領頭那護院見狀,正不知如何是好,一闕琴聲卻似一聲驚雷,陡然從旁地里炸開。
眾人皆是一愣,但見一堂廡洞開,負琴的洛久棠推著洛重寧出來了。
白熒舟愣了:「你們怎在此處?」
「拜訪院長。」洛重寧頷首,「剛聽說白君掘了莊上祖墳,有什麼說法嗎?」
看來白熒舟是趁著主人家出門才敢犯事,沒想到跑了一路反而撞上正主。有點尷尬,但對他來說問題不大。
「我又沒對屍體不敬!」白熒舟梗著脖子,理不直氣也壯,「何況那裡頭根本沒有屍體,就是座衣冠冢。還搞那麼神秘。」
洛重寧雲淡風輕的,但看上去真的生氣了,只道:「小棠。」
洛久棠正等他吩咐,蹭地一聲起琴於臂,生生用手指將琴懸空控住,力道把控堪稱登峰造極。
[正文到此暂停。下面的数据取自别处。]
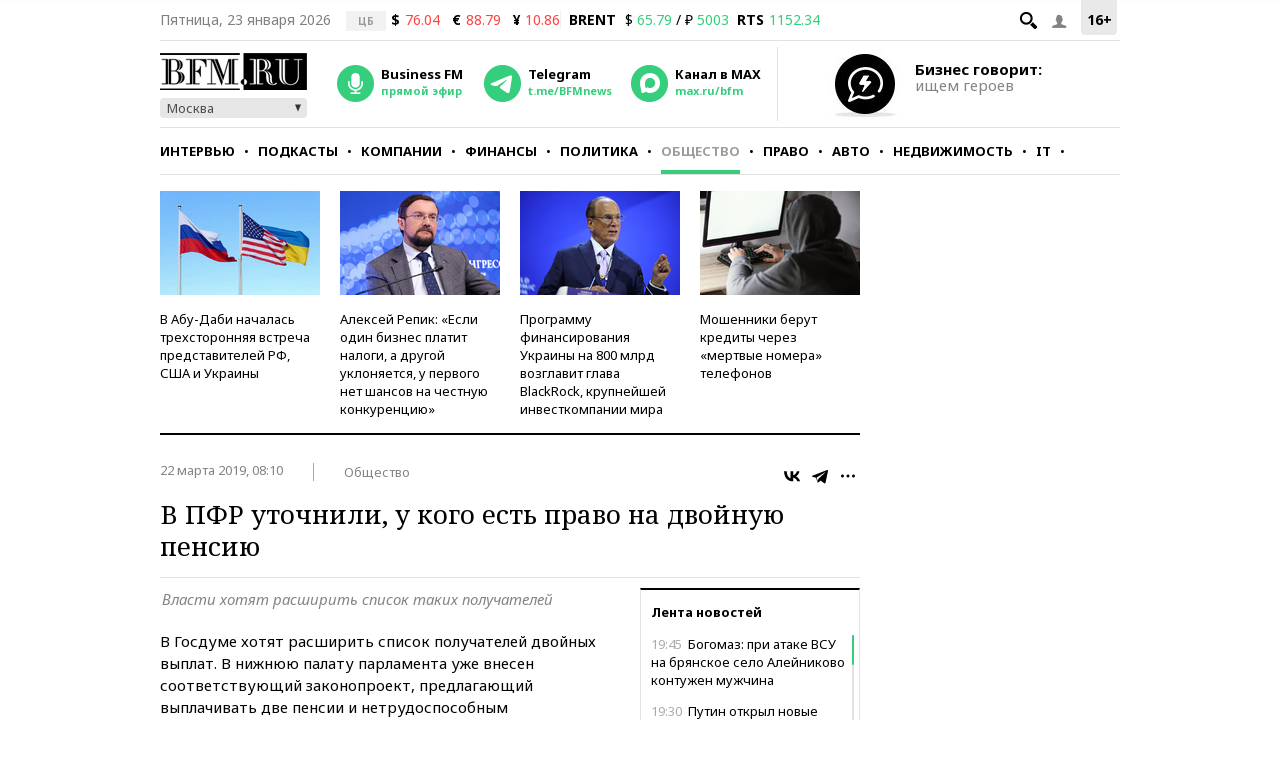

--- FILE ---
content_type: application/javascript
request_url: https://smi2.ru/counter/settings?payload=CMKIAhjZ65HevjM6JDFjOGU4M2E3LTQxNjEtNDA0MS1hMzAzLTFmY2JmYmZjZWU3YQ&cb=_callbacks____0mkr4b4jw
body_size: 1522
content:
_callbacks____0mkr4b4jw("[base64]");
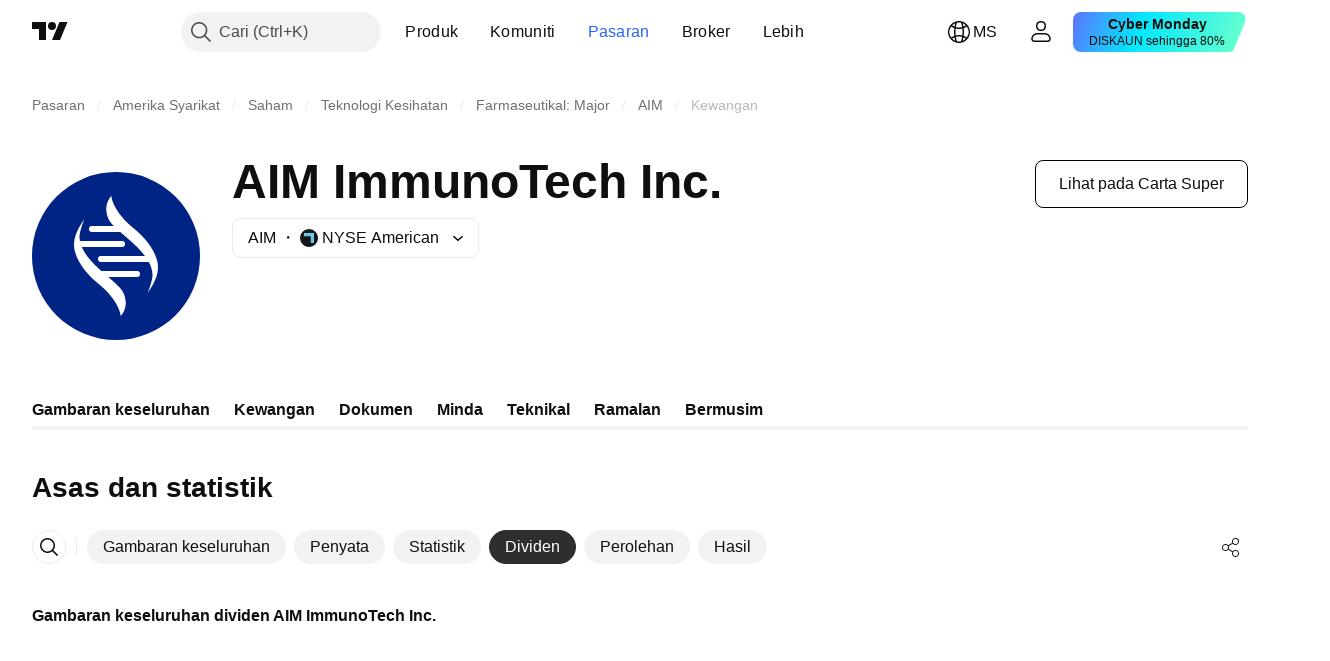

--- FILE ---
content_type: application/javascript; charset=utf-8
request_url: https://static.tradingview.com/static/bundles/ms_MY.5731.3a4db03ba8fba22c9932.js
body_size: 0
content:
(self.webpackChunktradingview=self.webpackChunktradingview||[]).push([[5731,84627],{148199:a=>{a.exports=["Kembali"]},537276:a=>{a.exports=["Perubahan"]},923599:a=>{a.exports=["% Perubahan"]},821851:a=>{a.exports=["Data tahunan"]},384627:a=>{a.exports=["Asas dan statistik"]},588176:a=>{a.exports=["Data separuh tahunan"]},836452:a=>{a.exports=["Data suku tahunan"]},351514:a=>{a.exports=["Nilai"]}}]);

--- FILE ---
content_type: image/svg+xml
request_url: https://s3-symbol-logo.tradingview.com/aim-immunotech--big.svg
body_size: 267
content:
<!-- by TradingView --><svg width="56" height="56" xmlns="http://www.w3.org/2000/svg"><path fill="#002386" d="M0 0h56v56H0z"/><path d="M26.456 8c.102 1.667 1.714 6.14 7.344 10.69 7.037 5.69 8.2 11.066 8.2 12.88 0 1.813-.367 4.376-3.427 8.69.55-1.355 1.64-4.427 1.591-5.877-.033-.983-.174-2.418-1.231-4.383H22.996a1 1 0 110-2h14.652c-.91-1.227-2.153-2.61-3.848-4.162-1.321-1.209-2.485-2.209-3.5-3.081L29.42 20H20a1 1 0 110-2h7.245c-1.482-1.517-2.267-2.885-2.441-4.998-.154-.9 0-3.286 1.652-5.002zm3.089 40c-.102-1.667-1.714-6.14-7.344-10.69-7.037-5.69-8.2-11.066-8.2-12.88 0-1.813.367-4.376 3.427-8.69-.55 1.355-1.64 4.427-1.591 5.877.013.389.043.848.14 1.383H30a1 1 0 110 2H16.586c.774 1.82 2.357 4.18 5.615 7.162.318.29.627.57.927.838H35a1 1 0 110 2h-9.581l.283.243c3.5 3.007 5.227 4.49 5.495 7.755.154.9 0 3.286-1.652 5.002z" fill="#fff"/></svg>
白熒舟很忌憚洛久棠那琴似的,忙湊到蒼厘耳邊:「說點什麼啊蒼君。」
「要我說,衣冠冢也是墳墓啊。」蒼厘悠然道,「怎麼還趁人不在亂掘。」
他這明顯打算看戲的態度激得白熒舟一跳:
「哼,當初說好分頭行動的,現在該你們掩護我了!」
「誰和你說好了?」
白熒舟信口開河想拉自己下水,蒼厘卻不想和人打架,只對洛重寧道:「托莊主的福,此番進山一游,恰好查到能治腿疾的方法了。」
洛重寧沒吱聲。倒是洛久棠的殺氣更重了:「你胡說!東郡名醫治了那麼久都治不好,你能?」
蒼厘從容相應:「大概能。藥我已經托人做了,不知現在做好沒有…」
話都沒說完,洛久棠指尖已動,一副要殺人滅口的樣子更加重了蒼厘心中的懷疑。
這琴聲卻不是衝著蒼厘去的,只如一道鞭子般,狠狠抽在執印起陣的白熒舟身上。
但登天道已起,一圈金光給那琴風生生彈開。陣中的白熒舟被光圈子裹挾著,幾乎瞬間失去了蹤影。
「你們!」洛久棠下意識去瞪蒼厘。
「我們不是一夥的。」牧真冷冷擋道,「我們也是剛遇到白使君。二莊主若是不信,可以去同戚院長考證。此次每個使者任務都不同,不必一起行動。」